Supplied text:
5. The abilities that warp building

  • Good as Gold (Gholdengo) — immune to targeted status-category moves aimed at it: no Defog on it, no Toxic, no Will-O, no Encore, no Taunt, no Spore. This is why Gholdengo denies hazard removal so hard. Exceptions: damaging moves still work — Nuzzle bypasses Good as Gold (it’s a damaging move that paralyzes) — and all-field moves like Haze can still reset boosts.
  • Magic Bounce (Diancie-Mega, Hatterene, Sableye-Mega) — reflects status-category hazards and status moves back. It is a strong countermeasure to conventional lead hazard-setting, but damaging hazard moves such as Ceaseless Edge and Stone Axe bypass the bounce; offense often needs that kind of workaround or just to overwhelm it.
  • Regenerator (Alomomola, Toxapex, Slowking-Galar, Tornadus-T, Amoonguss, Slowbro) — heal 1/3 on switch. This is the glue tax offense must pay: these pivots reset their HP every time they leave, so you can’t chip them out passively — you have to break them.
  • Booster Energy (Paradox mons: Iron Valiant, Iron Treads, Raging Bolt, Iron Moth, Iron Hands, Iron Crown) — on switch-in, boosts the highest stat ×1.3 (×1.5 for Speed) once. Defines the “Booster line” benchmarks: a Booster-Speed Iron Valiant outruns the relevant unboosted field short of Regieleki-style outliers; a Booster-Attack/SpA one trades speed for a breaking boost. Know which each opponent is running — it changes the speed math (see speed tiers).
  • Multiscale (Dragonite) — halves damage at full HP; you must chip it (hazards!) before you can revenge it, which is why Dragonite loves hazard-free fields and Heavy-Duty Boots.
  • Supreme Overlord (Kingambit) — +10% damage per fainted ally; the late-game cleaner scales with the carnage offense creates, making it a natural offense win-condition.

Information shown:
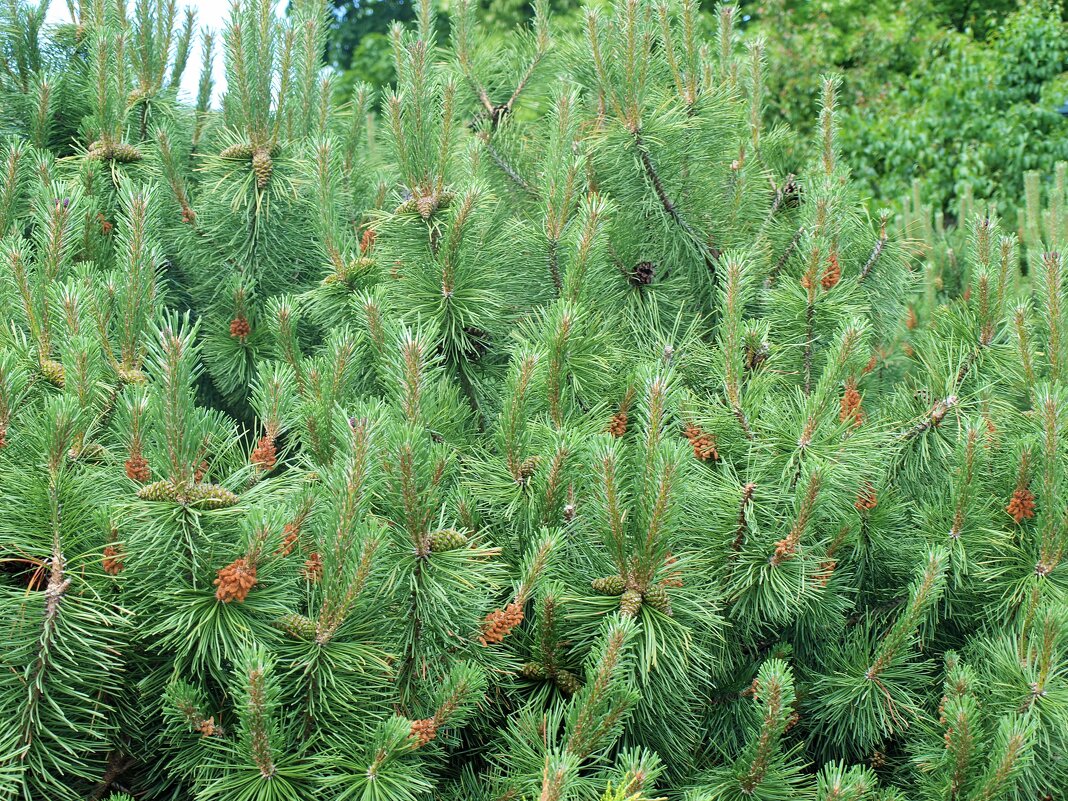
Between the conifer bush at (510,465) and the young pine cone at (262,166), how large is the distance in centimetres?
2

Set of tasks:
(A) Reproduce the ability list from "5. The abilities" to "to overwhelm it.".
(B) Summarize the ability list in three sentences.

Answers provided:
(A)
5. The abilities that warp building

  • Good as Gold (Gholdengo) — immune to targeted status-category moves aimed at it: no Defog on it, no Toxic, no Will-O, no Encore, no Taunt, no Spore. This is why Gholdengo denies hazard removal so hard. Exceptions: damaging moves still work — Nuzzle bypasses Good as Gold (it’s a damaging move that paralyzes) — and all-field moves like Haze can still reset boosts.
  • Magic Bounce (Diancie-Mega, Hatterene, Sableye-Mega) — reflects status-category hazards and status moves back. It is a strong countermeasure to conventional lead hazard-setting, but damaging hazard moves such as Ceaseless Edge and Stone Axe bypass the bounce; offense often needs that kind of workaround or just to overwhelm it.

(B) The list names abilities that warp building, starting with Good as Gold, which makes Gholdengo immune to targeted status-category moves, and Magic Bounce, which reflects status-category hazards and status moves back. Regenerator heals 1/3 on switch, so offense has to break those pivots rather than chip them passively, while Booster Energy gives Paradox mons a one-time boost to their highest stat on switch-in. Multiscale halves damage to Dragonite at full HP, and Supreme Overlord gives Kingambit +10% damage per fainted ally, which makes it a natural offense win-condition.